## REQUIREMENT
Repeat verbatim each line from the line with "露營 洗手乳 殺菌 去汙" to the end of the entries. Pictures do not belong in the copy.

»»

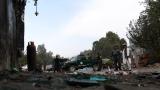 14 убити при самоубийствен атентат с кола бомба в Афганистан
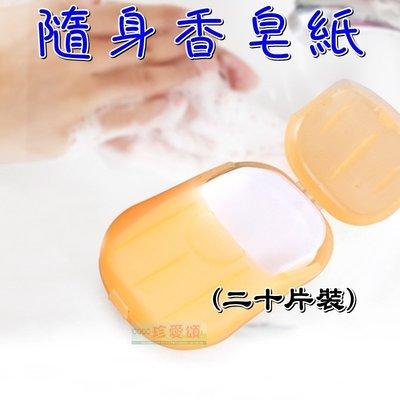 【珍愛頌】F024 隨身香皂片 20片盒裝 香皂紙 紙香皂 肥皂片 肥皂紙 洗手片 戶外 旅行 露營 洗手乳 殺菌 去汙
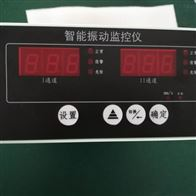 HK-04T智能振动监测仪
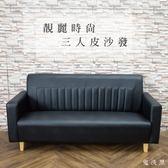 【久澤木柞】WF  靚麗時尚 三人座沙發-黑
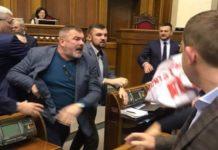 Нардепи Береза і Шуфрич побилися у Раді: названа причина - today.ua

««

## RESULT
 【珍愛頌】F024 隨身香皂片 20片盒裝 香皂紙 紙香皂 肥皂片 肥皂紙 洗手片 戶外 旅行 露營 洗手乳 殺菌 去汙
 HK-04T智能振动监测仪
 【久澤木柞】WF  靚麗時尚 三人座沙發-黑
 Нардепи Береза і Шуфрич побилися у Раді: названа причина - today.ua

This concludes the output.